Lupina solía decirme que era especial, pero no de una manera que me hiciera sentir bien "Eres peligrosa, Coco" me repetía con esa voz que cortaba como el frío del invierno "y más te vale aprender a controlarte" No entendía de qué hablaba, no en ese entonces, y ella solo me observaba con esa mirada que me hacía sentir pequeña, aún más pequeña de lo que ya era. Nunca me explicó de qué debía cuidarme, y yo solo podía obedecer, porque eso es lo que hacía: Obedecer.

Había días en los que Lupina parecía más juguetona, aunque no en un buen sentido. Me empujaba, me retorcía el brazo o tiraba de mis orejas "No seas débil" decía "Si no puedes soportar esto, menos vas a poder soportar el mundo" Me dolía, claro, pero no sabía si eso estaba mal ¿Acaso no era así como te preparaban para ser fuerte? Sus palabras me hacían sentir que debía aguantar, que debía ser lo que ella quería que fuera, aunque no supiera bien qué era eso.

Pasé años así, sin saber que dentro de mí habitaba una maldición. No fue hasta que crecí, cuando ya no era tan niña, que todo cambió.

Esto sucedió cuando estaba jugando con mi amigo, un muñeco de nieve, siempre me había gustado pasar tiempo con él, aunque sabía que los innuits no debían mezclarse con ellos. Había algo extraño entre nuestras especies, una especie de rivalidad que no entendía del todo. Pero para mí, eso no tenía importancia, el no era alguien que debia odiar solo por su especie, era simplemente mi amigo. Nos encontrábamos a escondidas, siempre en lugares donde nadie pudiera vernos, no éramos tan diferentes como decían, al menos yo no lo veía así.

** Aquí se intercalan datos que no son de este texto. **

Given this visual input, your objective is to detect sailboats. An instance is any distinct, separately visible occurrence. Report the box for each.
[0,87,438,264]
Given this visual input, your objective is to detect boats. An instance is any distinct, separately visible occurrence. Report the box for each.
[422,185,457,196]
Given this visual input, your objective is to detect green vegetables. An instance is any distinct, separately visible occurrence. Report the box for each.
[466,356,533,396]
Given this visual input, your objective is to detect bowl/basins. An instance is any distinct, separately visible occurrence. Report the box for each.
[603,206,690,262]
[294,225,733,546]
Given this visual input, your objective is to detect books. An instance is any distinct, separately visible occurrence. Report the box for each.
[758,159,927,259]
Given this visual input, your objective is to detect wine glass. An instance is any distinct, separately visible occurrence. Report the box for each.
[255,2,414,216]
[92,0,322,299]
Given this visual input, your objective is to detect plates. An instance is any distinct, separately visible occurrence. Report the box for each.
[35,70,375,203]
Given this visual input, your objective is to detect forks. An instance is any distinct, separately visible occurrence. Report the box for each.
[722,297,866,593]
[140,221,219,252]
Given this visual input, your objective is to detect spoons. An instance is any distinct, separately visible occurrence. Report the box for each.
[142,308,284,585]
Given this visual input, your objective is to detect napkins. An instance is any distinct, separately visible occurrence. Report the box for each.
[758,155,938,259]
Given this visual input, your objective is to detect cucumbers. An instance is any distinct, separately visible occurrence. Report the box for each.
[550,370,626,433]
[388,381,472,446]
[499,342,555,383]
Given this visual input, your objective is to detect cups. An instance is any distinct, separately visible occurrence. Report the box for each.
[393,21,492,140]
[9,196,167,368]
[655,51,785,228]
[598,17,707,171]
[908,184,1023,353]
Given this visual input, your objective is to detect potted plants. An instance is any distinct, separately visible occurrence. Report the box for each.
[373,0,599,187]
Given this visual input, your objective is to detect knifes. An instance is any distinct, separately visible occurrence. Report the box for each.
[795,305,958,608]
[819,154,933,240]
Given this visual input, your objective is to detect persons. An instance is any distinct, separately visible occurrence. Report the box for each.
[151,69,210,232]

Una noche, nos alejamos más de lo habitual para ver mejor la luna, pero solo era una excusa perfecta para salir del pueblo y evitar que alguien nos descubriera. La luz de las estrellas brillaba sobre la nieve, y todo se sentía... perfecto. Era una de esas noches en las que el frío no dolía tanto y el silencio no pesaba. Él y yo estábamos felices, y por un momento, no pensé en nada más que en esa pequeña burbuja que habíamos creado.

De repente, sentí su mirada sobre mí, era una sensación extraña, como si estuviera esperando algo. Cuando volteé, lo vi acercarse lentamente. Mi corazón comenzó a latir más rápido, pero no sabía por qué ¿Quería darme un abrazo? Mis cola se movio de manera tan inquieta. Era raro, yo no estaba acostumbrada a los abrazos, pero algo dentro de mí se llenó de una calidez inesperada.

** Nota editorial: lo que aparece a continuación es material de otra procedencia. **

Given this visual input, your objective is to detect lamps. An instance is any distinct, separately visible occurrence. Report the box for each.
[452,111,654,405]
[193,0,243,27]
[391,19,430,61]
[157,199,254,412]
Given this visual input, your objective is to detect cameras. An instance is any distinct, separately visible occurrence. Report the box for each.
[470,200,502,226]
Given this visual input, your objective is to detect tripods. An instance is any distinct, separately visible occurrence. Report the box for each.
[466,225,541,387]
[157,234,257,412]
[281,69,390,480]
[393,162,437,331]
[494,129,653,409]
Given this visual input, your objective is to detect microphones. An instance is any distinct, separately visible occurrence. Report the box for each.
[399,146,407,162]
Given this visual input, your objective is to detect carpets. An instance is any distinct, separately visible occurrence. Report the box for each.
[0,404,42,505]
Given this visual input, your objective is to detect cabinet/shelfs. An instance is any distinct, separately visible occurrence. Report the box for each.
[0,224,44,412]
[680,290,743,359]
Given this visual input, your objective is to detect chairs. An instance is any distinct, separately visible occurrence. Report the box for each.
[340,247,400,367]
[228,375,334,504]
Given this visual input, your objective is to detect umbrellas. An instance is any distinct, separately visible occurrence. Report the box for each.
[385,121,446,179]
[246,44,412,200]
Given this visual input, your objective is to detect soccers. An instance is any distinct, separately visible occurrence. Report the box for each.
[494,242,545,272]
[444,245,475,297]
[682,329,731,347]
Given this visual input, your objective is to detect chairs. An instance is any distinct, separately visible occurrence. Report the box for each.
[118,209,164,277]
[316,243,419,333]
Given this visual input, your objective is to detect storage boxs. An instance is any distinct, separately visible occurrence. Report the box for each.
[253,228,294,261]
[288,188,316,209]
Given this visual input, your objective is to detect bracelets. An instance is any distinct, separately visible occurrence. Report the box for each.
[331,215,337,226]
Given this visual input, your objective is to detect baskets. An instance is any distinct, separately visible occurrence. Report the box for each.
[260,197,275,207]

Cerré los ojos, esperando sentir sus brazos a mi alrededor, pero... no pasó nada. El vacío de ese no-abrazo me hizo dudar, mis pensamientos empezaron a correr "¿Será que tuvo pena de darme un abrazo? ¿Tal vez no es un abrazo lo que me dará? ¿Qué tal si planea traicionarme? ¿O qué tal si soy demasiado fea y se arrepintió?"

Todo eso cruzó por mi mente en cuestión de segundos, y justo cuando volví a abrir los ojos... lo vi. Lo que antes era mi amigo estaba ahora completamente atrapado en un hielo rojo, sólido y espeso, cubriéndolo por completo. Mis ojos se llenaron de terror, ahí estaba, con los brazos todavía extendidos, como si en cualquier momento fuera a abrazarme.... Pero ya no se movería. Su mirada, la tristeza en sus ojos, era lo último que me quedaba de él. Me quedé paralizada, mi mente no podía comprender lo que había hecho.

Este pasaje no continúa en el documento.